Just out of curiosity I looked up a few other of the above demographics re: belief in human evolution (e.g., male vs. female) and added them to the regional plot, and this is what I got:
i-d72b9dc014b77fc6387b2c96f025d56a-sciencedemoX.jpg

I’ll leave it to readers to figure out what the labels for each dot are (took me no more than 5 minutes to find the polls).

Comments

  1. #1 John Emerson
    July 9, 2008

    See, everyone really is above average in Lake Wobegon.

  2. #2 D.V.N
    July 9, 2008

    While I have recently begun to read your blog regularly (really excellent), I was struck by a couple of your formulations in this in general very interesting installment.

    “Blacks and to a lesser extent Hispanics know less about science than whites. But since science is logocentric and linear that makes sense, proficiency is directly proportional to white cultural content”

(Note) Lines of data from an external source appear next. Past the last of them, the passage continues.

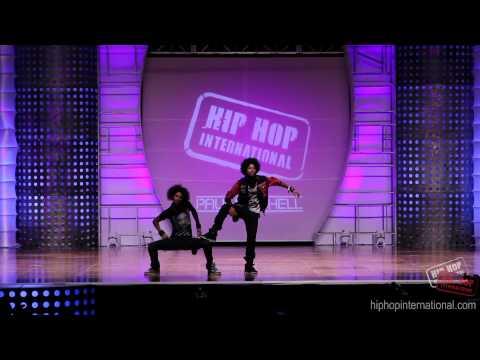 LES TWINS - France | Performance @ HHI's 2012 World Hip Hop Dance Championship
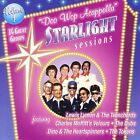 Doo Wop Acappella Starlight Sessions, Vol. 1 [Remaster] by Various Artists (CD, Sep-2006, Collectables)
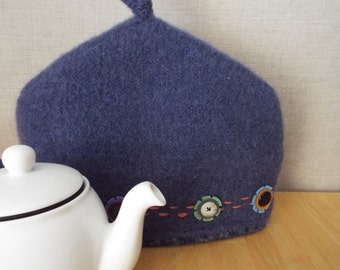 Purple Passion Felted Handknit Teapot Cozy, Cosy, Lined, Embroidered, Button
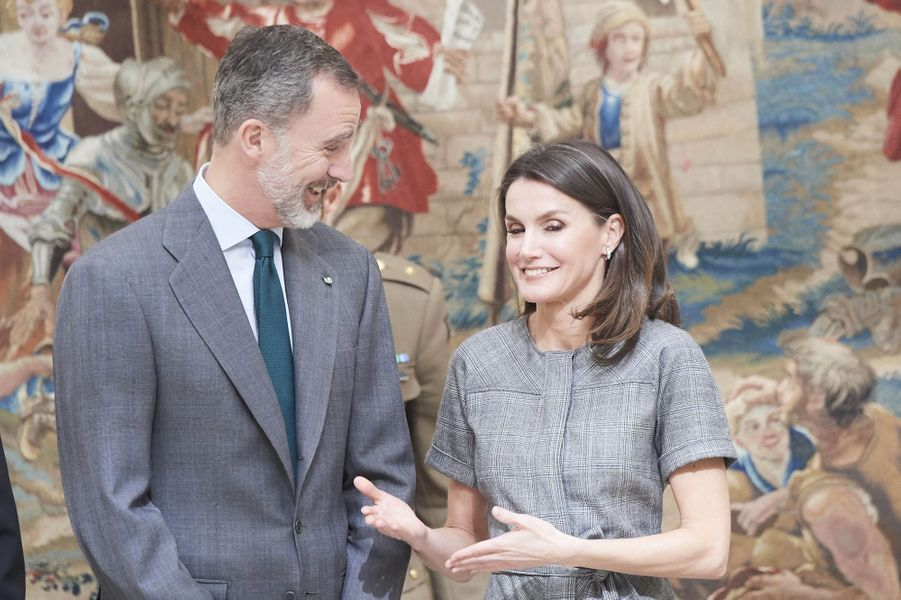 La reine Letizia et le roi Felipe VI d'Espagne au palais du Pardo à Madrid, le 21 février 2019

    That sounds like a lot of postmodernist woo simply taken for granted, doesn’t it? What about adjusting for the various parameters associated with educational level (and parents’ educational level), for instance (which, as far as I understand, the original survey didn’t). I’ve read the equivalent of that way of putting it before, with the writers sincerely expressing their opinions, and unless it is combined with a radical relativism about truth (e.g. Rorty-style), it is more or less tantamount to saying, in a vague and politically correct-sounding way, that blacks are less intelligent than whites.

    Or am I being Poed here (or simply misunderstanding you) insofar as you do highlight the educational factor later on, following a hilariously simplified (and – possibly – aptly sarcastic) reduction of the importance of gender roles and societal expectiations in gender differences in science? “Men do somewhat better than women, probably because of the patriarchal structure of modern science, which discourages female involvement. Knowledge of science is directly proportional to education; ‘nuf said.” There are different ways to read your point here, I admit.

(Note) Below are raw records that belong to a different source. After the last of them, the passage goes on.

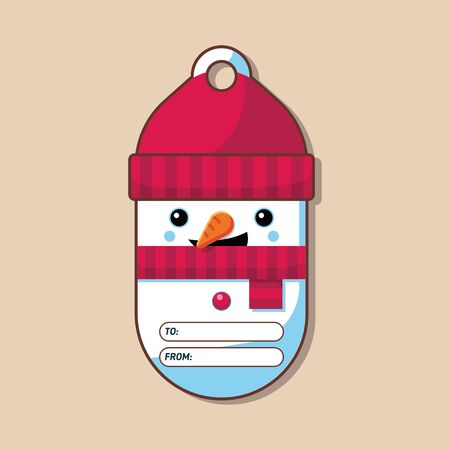 Snowman. Tag for present. Christmas character. Vector illustration. Flat style. Art.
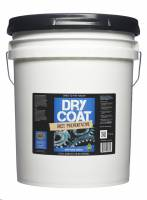 Paint & Finishing - Workshop Hero - Workshop Hero Dry Coat Rust Preventative - 5 Gallon - Jug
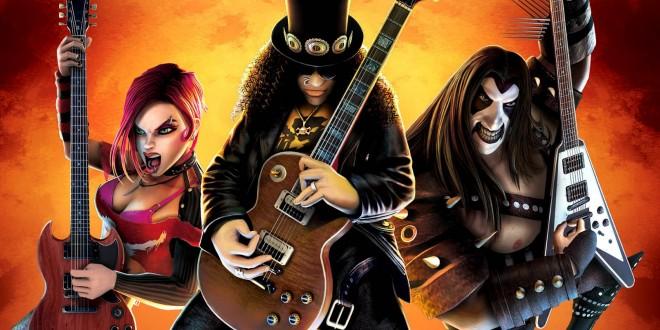 Guitar Hero game
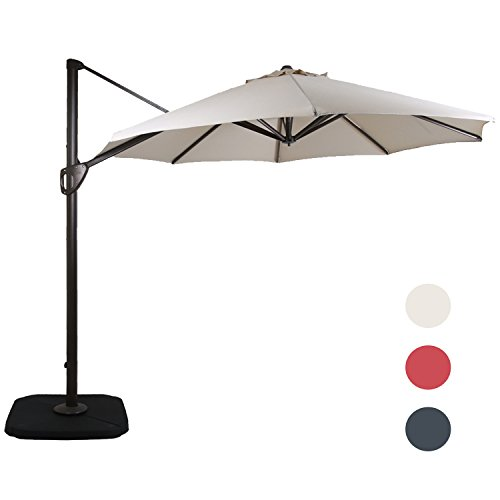 Domi Outdoor Living 11-Feet Aluminum Cantilever Umbrella Outdooor Patio Tilt & Crank Round Umbrella with Cross Base,Beige by DOMI OUTDOOR LIVING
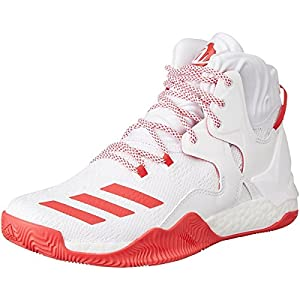 adidas Performance Men's D Rose 7 Basketball Shoe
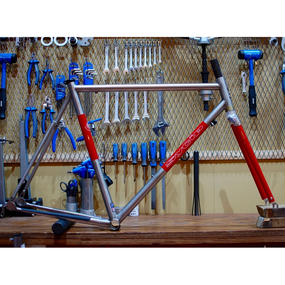SyCip Stainless Road Bike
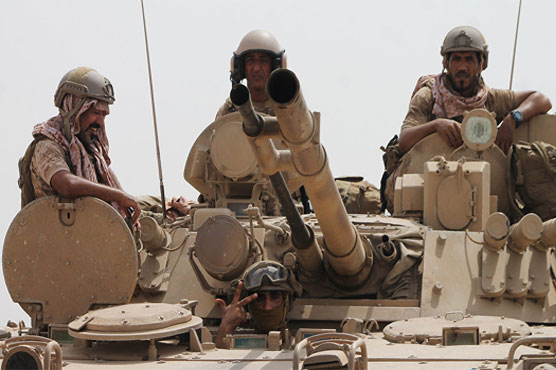 Saudi-led coalition says missile downed near Yemen border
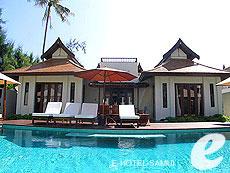 サムイ島 フィットネスありのホテル : サラ サムイ チョンモンビーチ リゾート(1)のお部屋「2ベッドルーム プレジデンシャル スイート」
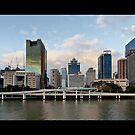 Brisbane CBD panorama, from Southbank by Richard Majlinder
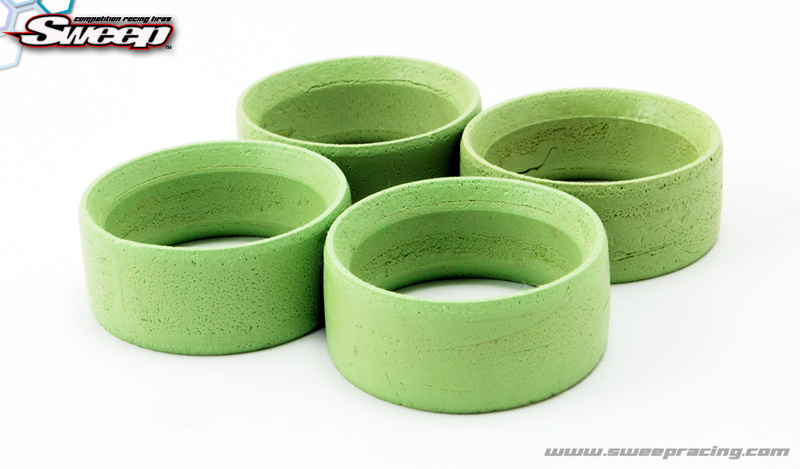 Sweep Mini Mold Tyre Inserts Green (Hard) 4pcs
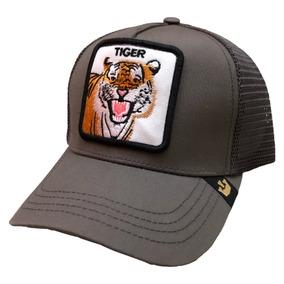 180c64111eafd Tiger - Gorra Estilo Goorin Bros Animales Que Usa Messi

    Anyway: fascinating post.

  3. #3 razib
    July 9, 2008

    that blacks are less intelligent than whites.

    i would contend that “Intelligence” is a white male construct. other groups must be judged by their Own Ways of Knowing.

  4. #4 D.V.N
    July 9, 2008

    “i would contend that “Intelligence” is a white male construct. other groups must be judged by their Own Ways of Knowing”

    Well sure, but I was intending “intelligence” in very loose sense, more like “ability to represent and understand one’s environment and reacting to it in an efficient manner”. “Other ways of knowing” is subsumed under this ‘definition’, since knowing that p (as opposed to imagining or merely believing that p) requires, at the very least, the truth of p (so this “other way of knowing”, whatever it is, must be some way of disclosing truths)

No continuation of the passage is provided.